At first glance down state Route 196 in Skull Valley, it seems wide open and empty. You know what? It is. That is one of the main attractions to this place, I believe.

Skull Valley is a vast expanse of empty land where the sky seems impossibly large and the sunrise gives a golden kiss to the peaks of the Cedar Mountains through breaks in the Stansbury Mountains each morning.

Similarly, the Stansbury Mountains and Skull Valley’s flat plain are turned all kinds of colors from orange to pink to purple, and then various shades of blue each evening as the sun sets. In this unsettled area each night, the first lantern in the sky is Venus, which shines brightly above the Cedar Mountains. Afterward, the rest of the planetarium lights up, and the billions of stars that embody the Milky Way are on full display.

These amazing occurrences play out day after day, night after night, in Skull Valley. There are many interesting places to explore, enjoy solitude and ponder in this strange place that is full of echoes. Starting at the north end of the valley, just about a mile down state Route 196, is a small salt playa on the right hand side of the road. If you are blasting down the valley at 70 mph, you’ll never notice the place. But if you slow down and pull off on one of the few “two track” roads that heads west through the brush, you’ll see it.

The most interesting thing about this spot is it’s flat as a board and white as snow. When I took my daughter there, she was amazed and ran for literally a half mile on the strange surface. There you feel really small. When you stand in the middle of this salt flat and look east toward the Stansbury Range, the ancient beach line or watermark of Lake Bonneville is plainly seen below the jagged cliffs.

To the south another point of interest rises from the plain to a height of several hundred feet and is named “Lone Rock.”

The salt plain itself is quite different than anything you may have experienced. It is smooth and solid in some areas; in others it is cracked and dry caked like mud. Surfaces that were solid and held your weight a few steps distant now fail under your weight, exposing you to the displeasure of soft, squishy and even stinky clay.

On a few occasions when I have stepped into this stuff, my shoe was left behind when I pulled my foot up. It’s kind of a rotten feeling when that occurs and retrieving the shoe can be a chore. Think of how hard it was for the Donner-Reed Party to extract their livestock and wagons out of muck like this in 1846.

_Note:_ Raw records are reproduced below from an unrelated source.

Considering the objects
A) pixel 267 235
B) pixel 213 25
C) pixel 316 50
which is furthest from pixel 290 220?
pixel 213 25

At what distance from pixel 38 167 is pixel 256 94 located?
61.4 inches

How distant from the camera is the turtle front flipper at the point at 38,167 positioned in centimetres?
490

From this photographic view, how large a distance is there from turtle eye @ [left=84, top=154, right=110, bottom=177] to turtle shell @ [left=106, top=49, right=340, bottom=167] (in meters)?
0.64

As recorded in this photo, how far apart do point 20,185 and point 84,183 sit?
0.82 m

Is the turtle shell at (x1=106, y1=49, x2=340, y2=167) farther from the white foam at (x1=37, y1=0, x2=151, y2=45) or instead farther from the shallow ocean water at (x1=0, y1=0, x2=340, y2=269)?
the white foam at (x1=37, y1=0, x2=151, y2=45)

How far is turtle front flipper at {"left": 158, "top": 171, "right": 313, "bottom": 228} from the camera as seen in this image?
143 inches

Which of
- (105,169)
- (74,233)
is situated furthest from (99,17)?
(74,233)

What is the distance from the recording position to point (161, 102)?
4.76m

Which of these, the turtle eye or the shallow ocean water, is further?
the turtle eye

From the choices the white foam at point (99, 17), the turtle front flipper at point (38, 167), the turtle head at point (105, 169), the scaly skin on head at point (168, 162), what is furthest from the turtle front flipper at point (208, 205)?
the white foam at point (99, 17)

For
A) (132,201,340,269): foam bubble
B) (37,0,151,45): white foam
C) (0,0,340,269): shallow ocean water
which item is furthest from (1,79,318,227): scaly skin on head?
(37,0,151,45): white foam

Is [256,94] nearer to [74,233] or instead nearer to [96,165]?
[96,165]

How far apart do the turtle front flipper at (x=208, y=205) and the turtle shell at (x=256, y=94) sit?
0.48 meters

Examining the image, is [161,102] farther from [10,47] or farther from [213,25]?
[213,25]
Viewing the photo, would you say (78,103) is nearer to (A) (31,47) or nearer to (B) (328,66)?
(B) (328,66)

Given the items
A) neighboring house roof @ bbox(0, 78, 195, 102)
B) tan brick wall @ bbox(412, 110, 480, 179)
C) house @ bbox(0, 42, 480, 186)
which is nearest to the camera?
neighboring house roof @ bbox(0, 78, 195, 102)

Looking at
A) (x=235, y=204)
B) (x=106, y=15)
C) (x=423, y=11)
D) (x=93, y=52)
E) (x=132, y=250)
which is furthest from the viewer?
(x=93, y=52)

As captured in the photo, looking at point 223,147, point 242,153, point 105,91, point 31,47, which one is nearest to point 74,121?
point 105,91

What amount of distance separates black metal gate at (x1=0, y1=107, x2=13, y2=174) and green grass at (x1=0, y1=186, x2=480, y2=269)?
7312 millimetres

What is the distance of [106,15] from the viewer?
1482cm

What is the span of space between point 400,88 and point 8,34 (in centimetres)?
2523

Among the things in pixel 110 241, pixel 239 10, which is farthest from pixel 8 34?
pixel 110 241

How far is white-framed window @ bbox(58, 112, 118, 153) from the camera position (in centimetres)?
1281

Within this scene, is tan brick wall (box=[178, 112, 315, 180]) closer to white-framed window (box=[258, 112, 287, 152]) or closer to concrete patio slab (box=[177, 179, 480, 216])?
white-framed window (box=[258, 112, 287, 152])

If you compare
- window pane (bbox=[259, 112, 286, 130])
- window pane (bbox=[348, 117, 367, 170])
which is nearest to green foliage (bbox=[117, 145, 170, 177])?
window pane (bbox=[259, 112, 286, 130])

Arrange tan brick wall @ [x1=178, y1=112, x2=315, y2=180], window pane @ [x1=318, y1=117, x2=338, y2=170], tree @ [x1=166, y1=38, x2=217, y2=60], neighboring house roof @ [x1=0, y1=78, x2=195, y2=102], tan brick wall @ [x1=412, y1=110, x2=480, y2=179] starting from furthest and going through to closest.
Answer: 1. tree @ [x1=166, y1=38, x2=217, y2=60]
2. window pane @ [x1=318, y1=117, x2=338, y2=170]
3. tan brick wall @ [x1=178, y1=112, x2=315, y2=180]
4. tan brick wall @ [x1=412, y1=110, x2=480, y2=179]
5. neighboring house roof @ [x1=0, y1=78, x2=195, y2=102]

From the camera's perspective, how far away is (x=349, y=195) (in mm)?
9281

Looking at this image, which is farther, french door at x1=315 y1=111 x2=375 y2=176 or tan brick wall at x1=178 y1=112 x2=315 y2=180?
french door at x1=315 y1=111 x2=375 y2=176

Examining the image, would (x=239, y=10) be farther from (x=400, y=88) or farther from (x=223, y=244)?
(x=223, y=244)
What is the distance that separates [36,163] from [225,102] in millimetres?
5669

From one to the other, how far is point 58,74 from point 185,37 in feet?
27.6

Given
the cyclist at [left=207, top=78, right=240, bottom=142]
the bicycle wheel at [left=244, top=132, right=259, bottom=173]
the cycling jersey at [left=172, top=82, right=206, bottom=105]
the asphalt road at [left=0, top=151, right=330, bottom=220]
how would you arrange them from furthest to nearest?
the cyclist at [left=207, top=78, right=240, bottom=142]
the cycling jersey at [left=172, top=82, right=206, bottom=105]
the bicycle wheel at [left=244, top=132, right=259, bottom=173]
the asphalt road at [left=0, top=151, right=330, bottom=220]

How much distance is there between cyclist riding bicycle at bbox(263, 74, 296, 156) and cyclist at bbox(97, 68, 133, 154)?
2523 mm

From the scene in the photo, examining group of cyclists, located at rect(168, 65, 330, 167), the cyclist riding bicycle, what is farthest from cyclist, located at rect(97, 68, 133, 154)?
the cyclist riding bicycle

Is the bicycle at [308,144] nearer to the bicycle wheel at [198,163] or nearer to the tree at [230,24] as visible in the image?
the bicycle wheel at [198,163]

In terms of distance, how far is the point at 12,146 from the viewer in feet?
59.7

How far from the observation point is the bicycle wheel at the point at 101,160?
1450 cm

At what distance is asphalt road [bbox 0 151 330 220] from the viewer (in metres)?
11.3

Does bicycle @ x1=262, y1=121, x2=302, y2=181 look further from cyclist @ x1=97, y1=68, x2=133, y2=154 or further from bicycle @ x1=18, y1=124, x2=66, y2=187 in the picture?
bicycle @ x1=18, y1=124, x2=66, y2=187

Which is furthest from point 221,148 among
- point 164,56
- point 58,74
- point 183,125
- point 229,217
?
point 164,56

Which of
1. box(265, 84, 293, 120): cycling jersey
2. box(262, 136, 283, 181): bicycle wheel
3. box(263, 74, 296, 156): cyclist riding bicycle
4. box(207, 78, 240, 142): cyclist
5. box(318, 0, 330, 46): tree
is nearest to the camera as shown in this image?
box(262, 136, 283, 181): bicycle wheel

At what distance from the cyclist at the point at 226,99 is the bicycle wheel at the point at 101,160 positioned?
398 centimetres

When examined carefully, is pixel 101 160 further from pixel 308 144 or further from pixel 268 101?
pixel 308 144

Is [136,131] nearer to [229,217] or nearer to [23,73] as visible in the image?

For the better part of the year, the hard pan is unsuitable for foot or vehicle traffic. It is either saturated to the point it will bear no weight or there is actually several inches to a foot of standing water on it. These are the conditions that led Langsford Hastings to detour his “Cut-Off” clear to the vicinity of Iosepa to find firm ground upon which to cross.

One thing you will surely encounter in the valley is cattle. For 162 years since John Quincy Knowlton homesteaded in Skull Valley, it has been open range for livestock. Back in the early days 1850s, life here was rough. Quincy, as he was known to family and associates, came to the valley because he was looking for good winter range for his stock. He found a decent spring in 1852 and built a cabin there.

One day when he was out working the range, his wife noticed a band of Indians approaching their cabin. She quickly grabbed her baby and went out the other side of the cabin and hid in the rushes around the spring.

The Indians entered the cabin and made a mess of the place, looking for whiskey and food. According to local historian Orrin P. Miller, they found neither and became angry and burned the cabin to the ground and set fire to all the grass around the cabin and spring. This is how “Burnt Spring” supposedly earned its name.

Burnt Spring is now on private property and is inaccessible. Even if it were, like so many places in Skull Valley, its appearance would never suggest all of the interesting things that occurred there. It is just a small trickle of water and some tall grass.

After this occurrence, Quincy moved his operation south to the vicinity of Iosepa. Along with William Henry Hooper, they established the Hooper/Knowlton Corporation in 1854. A tiny settlement of several cabins and a small schoolhouse sprung up. In 1855 an expedition was made to Idaho where the two men traded goods for 200 horses from Indians there. Miller stated that the Cedar Mountain wild horses are descendants from this initial batch of stock.

On several occasions I have gone to Skull Valley at night to check out the stars. They shine exceptionally bright there because of minimal light pollution from the city. You can hear coyotes cackle in the night, an owl hoot from the cedars, and the bawl of a far off cow. When I camp out there, I build a small fire fueled by sun bleached sagebrush and it is an enjoyable thing to sit there under the stars.

Many of the old stockmen must have done the same thing. At the end of a long, hard day of work on the range, I’m sure they relaxed around the fire as well. One story I found in an old newspaper clipping from the 1860s, sheds an interesting light on that life.

John Garr and William Empy had a cattle camp in Skull Valley. One day while at camp, they were attacked by Indians. Empy stated that after he and Garr escaped, the Indians plundered their tent of everything that was in it, including clothing, blankets and buffalo robes. The Indians burned what they could not carry off, including the line wagon.

Empy stated that the Indians then killed a fine cow and calf that were in the corral, and then drove off 150 head of cattle. Garr immediately made out for the herding grounds of Hooper and Knowlton, but by the time the posse returned, the Indians were gone and the destruction was complete.

Empy and Garr stated that they did not initially fight because they had obsolete weapons and only two charges of powder. That seems strange to me. At the height of Indian troubles in the Great American Desert, these guys were on the range with items sorely needed by the Indians. They also were without proper arms to defend themselves. Such things I think about while around the campfire looking up at the stars.